◆ Условие задания:
Дословно процитируйте часть исходного текста: начните со слов «Контрметричность пятистопных строк» и остановитесь после слов «техники поэтического письма.».
── Исходный текст
Свободы хоть малая малость?

 

В отличие от двустиший сюжет этого стихотворения и его герой автобиографичны — лирический субъект является alter ego автора и излагает один эпизод своей жизни: сцену-диалог (или обобщенный ряд сцен) со знакомыми, недоумевающими по поводу его выбора жизненной стратегии. Эта сцена представляет собой мини-нарратив, разделенный на две части сменой точек зрения в речевом плане (Они / Я), поддержанной двумя видами композиционно-речевых форм: в первом предложении — косвенная речь оппонентов героя, во втором — его прямая речь, ответ оппонентам. Обе части дробно сегментированы на трех- и пятистопные строки. Метрический размер и рифмы чередуются динамично, но по строгой модели:

 

Метр и рифма

/ _ / (a)

/ _ / (a)

 / _ _ / _ (b)

_ / /  (с)

_ _ / (с)

/ _ /  / _ (b) //

/ _ / (a)

/ _ /  (a)

/ / _ _ / (b)

/ _ / (с)

_ _ / (с)

_ _ / / _ (b) //

Количество слогов

3

3

5

3

3

5

3

3

5

3

3

5

 

Контрметричность пятистопных строк нарушает песенный размер трехстопных двустиший, отмечая переходные смысловые моменты. Так, спондей в начале строки 9, замедляя темп диалога, акцентирует внимание на начале ответа героя оппонентам, точнее, его возражения им (Thus I those do oppose).  Моносиллабичность, бытовой характер и разговорность этого диалога, дробное его сегментирование — черты новаторской для XVII в. техники поэтического письма.

Диалогичность определяет пространственно-временную неопределенность сцены. Отсутствие указаний на место действия, использование глаголов говорения в настоящем времени фокусируют внимание на самом диалоге и, с одной стороны, дают волю воображению читателя по реконструкции сцены, с другой — акцентируют ценностную составляющую содержания диалога. Темпоральная сетка создает контрметричность — она разделяется на два сегмента, объемно не совпадающих с пространственной. Последняя определяется только сменой дейктического центра (Они / Я) и представляет собой два равных по объему сегмента, два шестистрочных предложения (6+6). Но во втором предложении наблюдается появление глагольных форм в сослагательном наклонении — would be и could live. Они маркируют прямую речь говорящего, Я-нарратора и героя, определяя новую синтаксическую архитектонику текста (8+4) и переводя эвиденциальную (слуховую) модальность сцены в гипотетическую. В прямой речи герой в качестве аргумента выдвигает альтернативу устоявшейся общественной норме жизни, а вопросительная форма, не завершаемая ответом, создает смысловой пробел. Эта «пустота» — важный коммуникативный и когнитивный «провокатор». Незавершенность диалога показывает растерянность оппонентов героя, которые не знают, что ответить, и заставляет читателя искать формы урегулирования противоречия «брачные конвенции — мужская полигамная природа».
────
── Записанные данные
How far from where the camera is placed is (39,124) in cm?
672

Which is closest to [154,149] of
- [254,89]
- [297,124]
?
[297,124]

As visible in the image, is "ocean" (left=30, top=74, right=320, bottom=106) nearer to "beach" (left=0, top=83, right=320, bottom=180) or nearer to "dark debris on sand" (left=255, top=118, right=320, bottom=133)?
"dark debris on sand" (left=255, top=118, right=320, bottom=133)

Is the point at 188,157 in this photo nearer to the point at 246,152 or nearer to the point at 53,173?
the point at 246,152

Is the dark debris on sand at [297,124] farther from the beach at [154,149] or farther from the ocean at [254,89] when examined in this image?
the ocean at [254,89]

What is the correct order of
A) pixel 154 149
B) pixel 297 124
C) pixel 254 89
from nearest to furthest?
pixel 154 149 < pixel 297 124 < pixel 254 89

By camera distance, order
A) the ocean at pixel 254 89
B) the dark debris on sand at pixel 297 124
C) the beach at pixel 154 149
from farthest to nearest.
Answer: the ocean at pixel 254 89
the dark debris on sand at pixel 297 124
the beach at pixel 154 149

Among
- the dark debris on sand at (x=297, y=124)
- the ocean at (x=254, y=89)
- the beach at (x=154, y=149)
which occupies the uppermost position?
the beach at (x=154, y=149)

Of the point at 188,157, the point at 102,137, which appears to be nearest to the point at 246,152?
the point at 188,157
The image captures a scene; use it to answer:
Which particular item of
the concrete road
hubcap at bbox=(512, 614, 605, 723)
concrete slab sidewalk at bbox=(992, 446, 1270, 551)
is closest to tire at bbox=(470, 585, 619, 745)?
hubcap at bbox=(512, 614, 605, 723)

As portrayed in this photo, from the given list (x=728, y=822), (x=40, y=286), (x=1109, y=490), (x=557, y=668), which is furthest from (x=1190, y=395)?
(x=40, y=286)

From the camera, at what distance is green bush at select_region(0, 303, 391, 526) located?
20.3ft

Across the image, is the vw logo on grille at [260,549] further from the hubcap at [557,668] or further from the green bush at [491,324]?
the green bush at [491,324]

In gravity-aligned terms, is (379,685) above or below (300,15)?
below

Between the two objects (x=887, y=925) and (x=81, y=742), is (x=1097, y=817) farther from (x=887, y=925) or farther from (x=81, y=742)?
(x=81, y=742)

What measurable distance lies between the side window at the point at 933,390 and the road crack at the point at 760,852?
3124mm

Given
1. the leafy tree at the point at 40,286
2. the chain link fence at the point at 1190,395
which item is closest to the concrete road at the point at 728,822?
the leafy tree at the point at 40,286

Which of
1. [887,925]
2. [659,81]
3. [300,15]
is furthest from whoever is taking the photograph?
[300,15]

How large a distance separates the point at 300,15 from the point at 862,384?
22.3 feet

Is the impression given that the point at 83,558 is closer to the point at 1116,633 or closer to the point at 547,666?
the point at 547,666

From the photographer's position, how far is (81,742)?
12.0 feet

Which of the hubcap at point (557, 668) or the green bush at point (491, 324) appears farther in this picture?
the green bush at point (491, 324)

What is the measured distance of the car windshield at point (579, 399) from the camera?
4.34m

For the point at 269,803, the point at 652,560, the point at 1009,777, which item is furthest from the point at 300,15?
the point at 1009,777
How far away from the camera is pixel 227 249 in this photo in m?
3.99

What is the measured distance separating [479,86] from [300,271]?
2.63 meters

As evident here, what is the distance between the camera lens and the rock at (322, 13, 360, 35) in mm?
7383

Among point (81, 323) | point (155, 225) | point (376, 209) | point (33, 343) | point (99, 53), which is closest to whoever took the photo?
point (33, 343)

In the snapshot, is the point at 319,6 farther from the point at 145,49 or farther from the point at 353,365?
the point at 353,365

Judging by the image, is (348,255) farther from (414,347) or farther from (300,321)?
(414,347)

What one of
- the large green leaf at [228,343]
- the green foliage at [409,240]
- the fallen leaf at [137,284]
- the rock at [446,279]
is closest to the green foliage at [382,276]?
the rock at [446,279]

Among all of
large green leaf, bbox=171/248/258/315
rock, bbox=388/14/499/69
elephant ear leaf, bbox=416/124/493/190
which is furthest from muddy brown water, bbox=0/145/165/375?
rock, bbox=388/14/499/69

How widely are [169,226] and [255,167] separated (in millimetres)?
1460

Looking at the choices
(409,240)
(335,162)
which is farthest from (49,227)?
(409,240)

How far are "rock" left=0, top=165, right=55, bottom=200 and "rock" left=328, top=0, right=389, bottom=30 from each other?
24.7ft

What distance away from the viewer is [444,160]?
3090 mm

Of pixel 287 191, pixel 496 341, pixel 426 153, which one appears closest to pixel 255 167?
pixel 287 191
────
◆ Выполненное задание:
Контрметричность пятистопных строк нарушает песенный размер трехстопных двустиший, отмечая переходные смысловые моменты. Так, спондей в начале строки 9, замедляя темп диалога, акцентирует внимание на начале ответа героя оппонентам, точнее, его возражения им (Thus I those do oppose).  Моносиллабичность, бытовой характер и разговорность этого диалога, дробное его сегментирование — черты новаторской для XVII в. техники поэтического письма.